Ma mère est décédée à l’âge de 96 ans. Dans une institution.
Elle priait pour que Dieu vienne la chercher. Elle était très lucide, mais le corps l’était moins. Outre sa hanche qui ne la soutenait plus, elle nécessitait une attention constante comme pour manger. Elle souffrait de solitude. Elle qui avait été active toute sa vie, entourée par la famille et ses amis, elle participait à plein d’activités communautaires. Elle a été autonome très longtemps et vivait dans une résidence privée.
Je me souviens, elle avait 85 ans, et m’avait confié qu’elle souffrait de solitude, qu’elle souhaitait que Dieu vienne la chercher. Ses amies étaient décédées. On ne pouvait imaginer combien chaque décès lui avait causé un immense chagrin. Un deuil foudroyant. De telle sorte qu’elle se retrouvait seule. Les journées à végéter dans sa chambre lui paraissaient atrocement longues. Sa vue ayant faibli, la lecture et la télévision, ses dernières amies, lui avaient faussé compagnie.

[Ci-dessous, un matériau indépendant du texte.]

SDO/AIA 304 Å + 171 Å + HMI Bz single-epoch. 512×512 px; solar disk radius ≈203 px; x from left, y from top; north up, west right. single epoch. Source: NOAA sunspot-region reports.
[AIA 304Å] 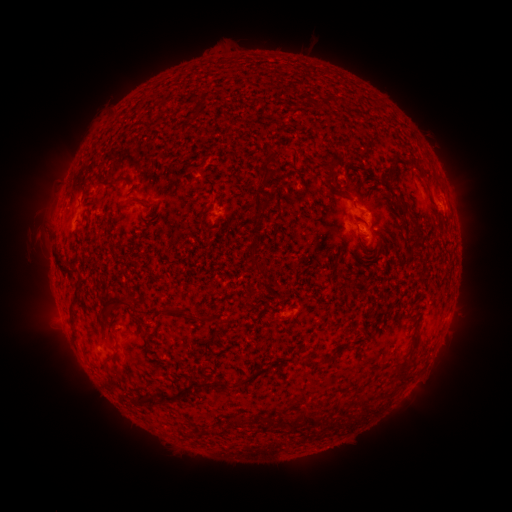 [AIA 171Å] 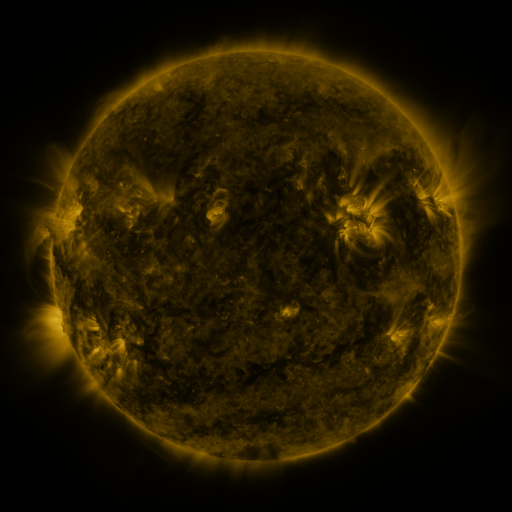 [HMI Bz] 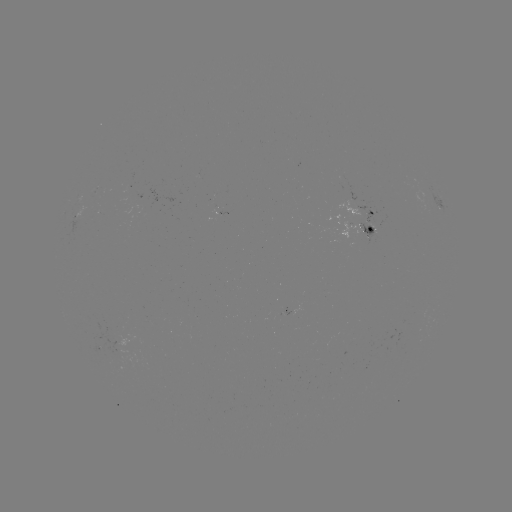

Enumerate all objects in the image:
spotted active region: (438, 200)
spotted active region: (373, 214)
spotted active region: (214, 217)
spotted active region: (74, 220)
spotted active region: (366, 228)
spotted active region: (286, 312)
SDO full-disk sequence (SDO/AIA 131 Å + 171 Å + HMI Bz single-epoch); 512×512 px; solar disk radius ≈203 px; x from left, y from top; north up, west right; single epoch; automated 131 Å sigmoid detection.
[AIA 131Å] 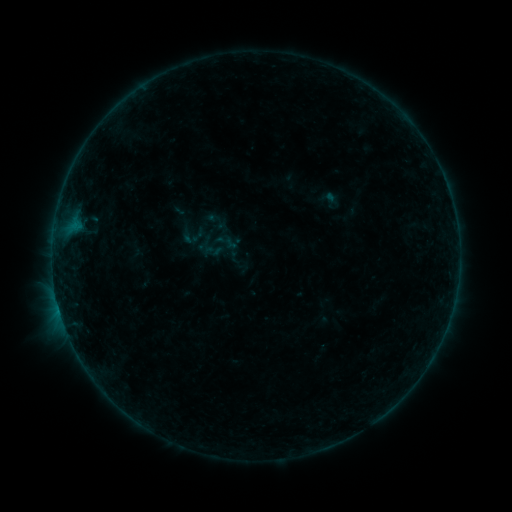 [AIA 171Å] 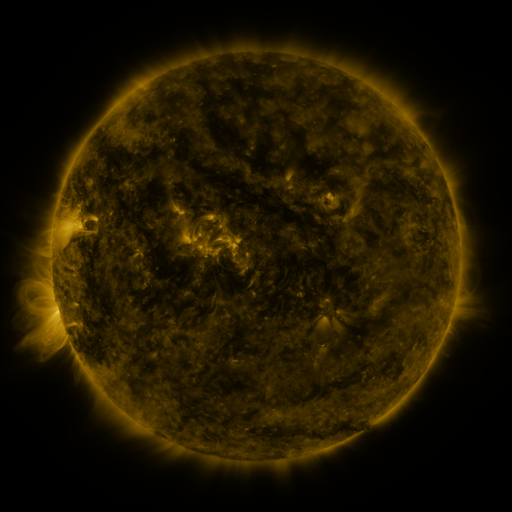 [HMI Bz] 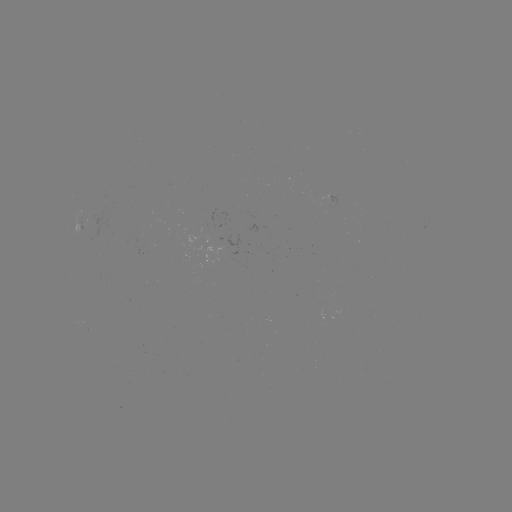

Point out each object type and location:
sigmoid: (191, 239)
sigmoid: (226, 242)
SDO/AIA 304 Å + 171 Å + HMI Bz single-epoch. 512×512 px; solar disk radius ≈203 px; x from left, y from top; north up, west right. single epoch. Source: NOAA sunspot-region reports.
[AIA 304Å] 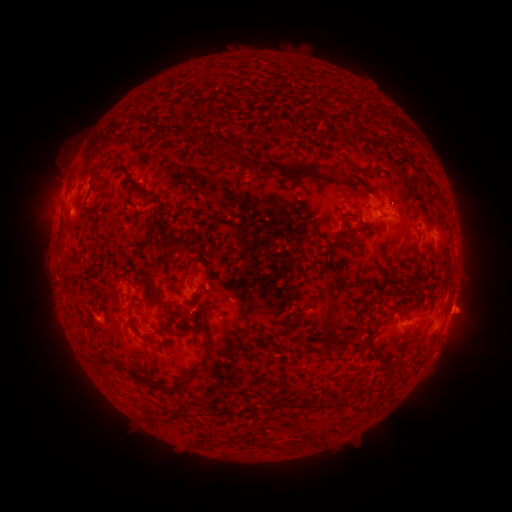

Je me souviens d’avoir tenté de la persuader de se faire d’autres amies de son âge. Encore lucide, d’une belle apparence, d’une conversation articulée et encore autonome, elle avait toutes les qualités requises pour nouer encore des amitiés.
Elle m’avait répondu que chaque décès d’une de ses amies lui avait occasionné une peine indescriptible et que les deuils continuent de la hanter. Elle ne voulait plus se tisser des amitiés qui allaient partir en lui occasionnant encore de ces deuils accablants. Trop souffrant, suppliait-elle !
Elle m’avouait avec un air coquin qu’un richissime vieux monsieur si élégant lui avait proposé le mariage lors d’une soirée dansante. Et pourquoi ne pas finir ses jours à l’aise financièrement avec lui ? Il souffrait de solitude et souhaitait une compagne comme elle. Imaginez le riche prince charmant à 85 ans ! La solution à sa propre solitude ! Un conte de fées !
Elle a refusé !
Elle m’a rappelé la longue agonie de mon père dont elle s’est occupée pendant de nombreuses années. Une tâche incommensurable ! Elle lui était dévouée totalement, lui malade, aigri, hargneux envers tout un chacun et elle en particulier. Une proche aidante en plein découragement, mais fidèle jusqu’à la fin. Une période atroce de sa vie.
« Je ne veux plus revivre cela », m’a-t-elle avoué. « Même avec un homme riche et attentionné. Je ne veux plus être une aidante. Surtout à mon âge.»
J’ai compris ses choix. La solitude peut être voulue même à contrario. Vous pouvez la choisir à cause de la haine de la souffrance.
La solitude a beaucoup de visages. Elle peut être entourée d’une foule. Même un couple peut vivre la solitude. Elle peut être subie. Elle peut être voulue. Pour bien des gens, elle peut être un moindre mal. Comme pour ma mère. Mais son Dieu a mis bien du temps à venir la chercher.